Hedging of Metro Brands shares, target price of shares held by Rakesh Jhunjhunwala Ambit Capital
Rakesh Jhunjhunwala-backed Metro Brands’ share price is expected to rise nearly 33% from current levels, according to Ambit analysts who recently launched stock coverage.
Rakesh Jhunjhunwala-backed Metro Brands’ share price is expected to rise nearly 33% from current levels, according to Ambit analysts who recently launched stock coverage. Seeing Metro Brands’ peak throughput, superior store economics and rapid growth trajectory, Ambit placed a “Buy” call in the stock with a target price of Rs 718 per share. This is the second bullish outlook in favor of Metro Brands in recent weeks, as Axis Securities initiated coverage with a buy call. Rakesh Jhunjhunwala is a pre-IPO investor in Metro Brands.

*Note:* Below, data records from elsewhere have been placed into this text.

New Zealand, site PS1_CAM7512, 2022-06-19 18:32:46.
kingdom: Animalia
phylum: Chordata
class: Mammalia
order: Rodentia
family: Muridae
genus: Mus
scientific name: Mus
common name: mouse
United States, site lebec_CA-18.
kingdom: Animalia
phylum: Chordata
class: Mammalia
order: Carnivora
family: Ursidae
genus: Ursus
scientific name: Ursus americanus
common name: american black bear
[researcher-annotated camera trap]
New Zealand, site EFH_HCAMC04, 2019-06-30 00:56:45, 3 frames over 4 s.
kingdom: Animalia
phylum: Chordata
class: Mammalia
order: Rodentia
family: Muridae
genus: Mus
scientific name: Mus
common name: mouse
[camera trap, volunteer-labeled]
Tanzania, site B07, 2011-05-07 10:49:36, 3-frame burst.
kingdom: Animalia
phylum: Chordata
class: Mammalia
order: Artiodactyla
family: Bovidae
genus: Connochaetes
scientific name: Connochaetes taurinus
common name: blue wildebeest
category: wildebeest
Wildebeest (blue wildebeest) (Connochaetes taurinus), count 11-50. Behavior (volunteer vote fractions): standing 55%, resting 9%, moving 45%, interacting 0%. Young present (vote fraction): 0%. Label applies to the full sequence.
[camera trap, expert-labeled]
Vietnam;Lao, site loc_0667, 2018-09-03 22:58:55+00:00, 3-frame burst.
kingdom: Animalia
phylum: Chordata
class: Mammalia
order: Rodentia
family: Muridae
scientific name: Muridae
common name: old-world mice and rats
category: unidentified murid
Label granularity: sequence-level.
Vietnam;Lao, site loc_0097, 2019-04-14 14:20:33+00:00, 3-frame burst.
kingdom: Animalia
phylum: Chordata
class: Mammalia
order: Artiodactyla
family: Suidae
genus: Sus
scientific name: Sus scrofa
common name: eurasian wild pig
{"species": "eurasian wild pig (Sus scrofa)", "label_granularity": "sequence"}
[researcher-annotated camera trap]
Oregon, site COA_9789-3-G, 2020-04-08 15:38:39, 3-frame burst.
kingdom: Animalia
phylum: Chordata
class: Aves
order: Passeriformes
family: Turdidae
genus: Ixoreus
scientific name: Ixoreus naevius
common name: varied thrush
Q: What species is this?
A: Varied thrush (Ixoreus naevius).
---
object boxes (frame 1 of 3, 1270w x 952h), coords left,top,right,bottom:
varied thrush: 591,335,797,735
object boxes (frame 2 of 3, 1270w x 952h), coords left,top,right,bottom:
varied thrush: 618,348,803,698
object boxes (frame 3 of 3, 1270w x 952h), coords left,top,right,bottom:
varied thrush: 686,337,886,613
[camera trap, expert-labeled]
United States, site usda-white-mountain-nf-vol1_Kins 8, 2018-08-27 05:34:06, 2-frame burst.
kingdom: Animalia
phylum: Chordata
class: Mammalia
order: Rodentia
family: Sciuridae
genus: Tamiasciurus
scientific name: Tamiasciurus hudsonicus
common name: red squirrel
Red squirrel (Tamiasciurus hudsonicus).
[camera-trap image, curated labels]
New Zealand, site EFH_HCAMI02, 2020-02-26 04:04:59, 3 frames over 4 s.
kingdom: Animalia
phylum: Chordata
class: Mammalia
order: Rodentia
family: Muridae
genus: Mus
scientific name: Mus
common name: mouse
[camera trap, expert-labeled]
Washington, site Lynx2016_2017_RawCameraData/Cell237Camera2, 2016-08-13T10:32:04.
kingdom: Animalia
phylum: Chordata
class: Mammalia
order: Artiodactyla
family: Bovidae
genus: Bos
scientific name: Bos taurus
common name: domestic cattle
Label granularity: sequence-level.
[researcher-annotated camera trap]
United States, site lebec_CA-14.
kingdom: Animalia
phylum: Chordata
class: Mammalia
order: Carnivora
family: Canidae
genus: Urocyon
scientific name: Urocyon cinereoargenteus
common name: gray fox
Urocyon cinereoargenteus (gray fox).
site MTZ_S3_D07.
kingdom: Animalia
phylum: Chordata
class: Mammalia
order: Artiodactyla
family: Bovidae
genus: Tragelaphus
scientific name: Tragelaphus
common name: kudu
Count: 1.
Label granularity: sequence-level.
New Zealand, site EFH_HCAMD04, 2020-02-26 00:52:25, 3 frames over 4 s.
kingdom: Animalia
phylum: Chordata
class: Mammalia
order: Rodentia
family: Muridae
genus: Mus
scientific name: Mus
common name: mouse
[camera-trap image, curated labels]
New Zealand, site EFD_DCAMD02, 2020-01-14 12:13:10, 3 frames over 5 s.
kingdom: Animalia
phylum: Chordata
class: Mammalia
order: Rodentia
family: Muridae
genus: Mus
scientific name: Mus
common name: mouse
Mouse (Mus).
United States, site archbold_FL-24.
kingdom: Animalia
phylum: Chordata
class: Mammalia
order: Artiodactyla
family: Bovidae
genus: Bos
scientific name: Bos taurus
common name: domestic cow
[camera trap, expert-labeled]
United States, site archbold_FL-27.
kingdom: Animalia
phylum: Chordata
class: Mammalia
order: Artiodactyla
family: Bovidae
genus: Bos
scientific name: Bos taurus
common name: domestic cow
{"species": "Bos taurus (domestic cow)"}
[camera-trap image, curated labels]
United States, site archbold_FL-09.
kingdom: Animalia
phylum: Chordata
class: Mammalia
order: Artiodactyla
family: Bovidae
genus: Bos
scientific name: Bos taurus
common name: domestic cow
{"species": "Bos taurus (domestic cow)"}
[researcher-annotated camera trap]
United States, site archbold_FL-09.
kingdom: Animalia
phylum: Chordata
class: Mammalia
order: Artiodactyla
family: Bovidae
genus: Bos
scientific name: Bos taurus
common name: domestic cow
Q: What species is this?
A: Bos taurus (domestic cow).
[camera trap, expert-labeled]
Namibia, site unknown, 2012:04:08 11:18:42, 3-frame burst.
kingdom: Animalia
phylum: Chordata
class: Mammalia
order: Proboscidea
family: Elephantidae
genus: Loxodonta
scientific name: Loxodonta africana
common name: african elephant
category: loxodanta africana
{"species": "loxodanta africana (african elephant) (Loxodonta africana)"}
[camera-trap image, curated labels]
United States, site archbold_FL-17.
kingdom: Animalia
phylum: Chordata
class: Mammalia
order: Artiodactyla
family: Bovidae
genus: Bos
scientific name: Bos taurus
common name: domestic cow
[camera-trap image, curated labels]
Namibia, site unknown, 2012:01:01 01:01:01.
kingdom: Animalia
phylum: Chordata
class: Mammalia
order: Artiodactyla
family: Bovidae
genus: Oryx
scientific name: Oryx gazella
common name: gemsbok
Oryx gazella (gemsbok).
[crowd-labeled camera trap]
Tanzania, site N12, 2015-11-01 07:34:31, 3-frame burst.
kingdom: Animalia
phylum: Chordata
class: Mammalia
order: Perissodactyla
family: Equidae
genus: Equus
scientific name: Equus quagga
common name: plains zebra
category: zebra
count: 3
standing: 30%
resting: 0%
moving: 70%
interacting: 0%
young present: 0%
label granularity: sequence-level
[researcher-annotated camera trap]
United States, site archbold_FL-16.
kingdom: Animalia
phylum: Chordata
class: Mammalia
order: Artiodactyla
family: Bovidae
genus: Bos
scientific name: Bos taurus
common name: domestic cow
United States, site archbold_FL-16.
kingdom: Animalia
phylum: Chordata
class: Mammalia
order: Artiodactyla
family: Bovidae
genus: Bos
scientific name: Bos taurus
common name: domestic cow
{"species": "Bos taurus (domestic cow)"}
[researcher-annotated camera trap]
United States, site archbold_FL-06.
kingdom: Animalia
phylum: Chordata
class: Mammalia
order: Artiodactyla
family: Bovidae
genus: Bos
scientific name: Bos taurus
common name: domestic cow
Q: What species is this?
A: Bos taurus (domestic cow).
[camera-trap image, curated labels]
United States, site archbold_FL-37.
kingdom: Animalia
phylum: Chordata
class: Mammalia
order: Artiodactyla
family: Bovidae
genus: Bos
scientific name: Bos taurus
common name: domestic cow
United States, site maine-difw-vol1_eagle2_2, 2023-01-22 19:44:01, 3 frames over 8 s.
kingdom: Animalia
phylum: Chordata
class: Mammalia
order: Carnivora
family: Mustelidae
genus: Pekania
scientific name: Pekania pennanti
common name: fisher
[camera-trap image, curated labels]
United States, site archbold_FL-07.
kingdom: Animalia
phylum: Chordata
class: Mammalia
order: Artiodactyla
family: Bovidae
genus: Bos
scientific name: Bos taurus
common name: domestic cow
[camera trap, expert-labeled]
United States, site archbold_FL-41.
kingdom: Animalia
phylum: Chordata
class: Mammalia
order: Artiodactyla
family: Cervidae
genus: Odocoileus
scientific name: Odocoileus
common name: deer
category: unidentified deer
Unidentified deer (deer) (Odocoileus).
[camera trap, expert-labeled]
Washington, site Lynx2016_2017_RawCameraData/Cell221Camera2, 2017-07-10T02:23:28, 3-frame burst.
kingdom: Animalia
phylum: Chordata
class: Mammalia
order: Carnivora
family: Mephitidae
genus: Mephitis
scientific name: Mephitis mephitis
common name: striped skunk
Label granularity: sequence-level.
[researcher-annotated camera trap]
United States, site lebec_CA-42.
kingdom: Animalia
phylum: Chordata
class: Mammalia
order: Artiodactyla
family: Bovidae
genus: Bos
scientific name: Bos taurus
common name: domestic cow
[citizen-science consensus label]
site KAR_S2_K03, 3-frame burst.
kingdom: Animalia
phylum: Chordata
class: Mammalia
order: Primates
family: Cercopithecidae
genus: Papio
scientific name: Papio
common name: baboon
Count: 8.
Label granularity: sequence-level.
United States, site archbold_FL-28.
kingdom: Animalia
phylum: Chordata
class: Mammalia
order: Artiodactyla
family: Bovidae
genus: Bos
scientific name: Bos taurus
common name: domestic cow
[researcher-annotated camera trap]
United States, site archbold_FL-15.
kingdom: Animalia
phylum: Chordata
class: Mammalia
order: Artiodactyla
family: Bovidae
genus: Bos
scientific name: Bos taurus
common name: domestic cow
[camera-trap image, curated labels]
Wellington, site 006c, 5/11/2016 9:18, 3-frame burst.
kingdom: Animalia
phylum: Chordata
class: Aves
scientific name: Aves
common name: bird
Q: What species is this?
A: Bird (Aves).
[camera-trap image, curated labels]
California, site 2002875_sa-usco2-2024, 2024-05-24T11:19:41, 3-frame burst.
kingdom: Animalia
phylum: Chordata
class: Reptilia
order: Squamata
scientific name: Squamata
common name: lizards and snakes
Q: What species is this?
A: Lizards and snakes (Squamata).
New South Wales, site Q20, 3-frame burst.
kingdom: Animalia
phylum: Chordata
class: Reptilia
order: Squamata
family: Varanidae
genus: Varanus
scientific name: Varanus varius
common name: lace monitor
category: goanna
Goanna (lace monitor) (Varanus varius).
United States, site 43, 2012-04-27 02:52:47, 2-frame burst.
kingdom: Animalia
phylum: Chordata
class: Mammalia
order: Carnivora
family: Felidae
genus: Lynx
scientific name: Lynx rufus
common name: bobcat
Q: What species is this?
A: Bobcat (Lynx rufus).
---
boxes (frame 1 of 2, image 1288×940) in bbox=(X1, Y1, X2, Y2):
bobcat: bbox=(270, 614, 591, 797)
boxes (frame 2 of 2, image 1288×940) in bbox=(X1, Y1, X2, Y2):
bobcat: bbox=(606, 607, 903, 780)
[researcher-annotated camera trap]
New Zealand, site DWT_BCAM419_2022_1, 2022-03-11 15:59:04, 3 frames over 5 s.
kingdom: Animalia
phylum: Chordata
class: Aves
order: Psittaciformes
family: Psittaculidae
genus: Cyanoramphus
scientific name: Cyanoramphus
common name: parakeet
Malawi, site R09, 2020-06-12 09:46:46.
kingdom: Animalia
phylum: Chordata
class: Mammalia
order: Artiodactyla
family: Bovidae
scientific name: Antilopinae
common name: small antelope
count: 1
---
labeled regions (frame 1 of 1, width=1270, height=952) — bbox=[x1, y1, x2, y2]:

Ambit analysts said Metro Brands is trading at 40x FY24 P/E versus 38x/69x for Bata/Relaxo despite better growth and a RoCE profile. Ambit said the growth opportunity for apparel and footwear retailers remains significant, with very few retailers having the right economic conditions leading to either high losses or slower growth. “Metro Brands is one of the few retailers in India to deliver profitable growth and generate free cash flow consistently for over a decade,” they added.
Ambit’s near-term growth estimates call for revenue CAGR of 14%/25% and EBITDA margin improvement of 510 bps/370 bps in fiscal years 20-25/22-25, leading to CAGR Overall EBITDA of 20%/32% and a PAT CAGR of 21%/32%. For Metro Brands to achieve this, Ambit is planning the massive addition of stores for the company. “We are building 824 Metro+Mochi stores, 467 Crocs stores and 185 Walkway stores at the end of FY30. Based on our assumptions, MBL has a potential of 1,100 Metro/Mochi stores, 750 Crocs and 1,100 stores Walkway by FY30 spread across 175 cities,” they added.
Also Read: Jhunjhunwala-Backed Metro Brands Expected to Rise 20%, Brokerage Says ‘Buying’ on Strong Growth Potential
Metro Brands is one of the few brands that can boast about their growth, profitability and cash flow. The company outperformed Bata on 3-year/5-year/10-year and Relaxo on 5-year/10-year revenue CAGR. In terms of profitability, it has consistently beaten its peers and generated FCF in 10 of the past 12 years.
Currently, Metro Brands is trading at Rs 538 per share. Ambit has a one-year target price of Rs 647 per share on Metro while the two-year target price is set at Rs 718 each. “Increasing the pace of store expansion for Walkway, the ability to scale FitFlop EBOs significantly, and new tie-ups may drive further,” analysts said.
Earlier last week, Axis Securities pinned a target price of Rs 625 per share on Metro Brands.
According to the latest shareholding data available on the stock exchange, Rakesh Jhunjhunwala and his wife Rekha Jhunjhunwala hold a 14.43% stake in the company. The couple together own more than 3.91 million shares of the company. The value of Big Bull’s stake stands at over Rs 2,100 crore.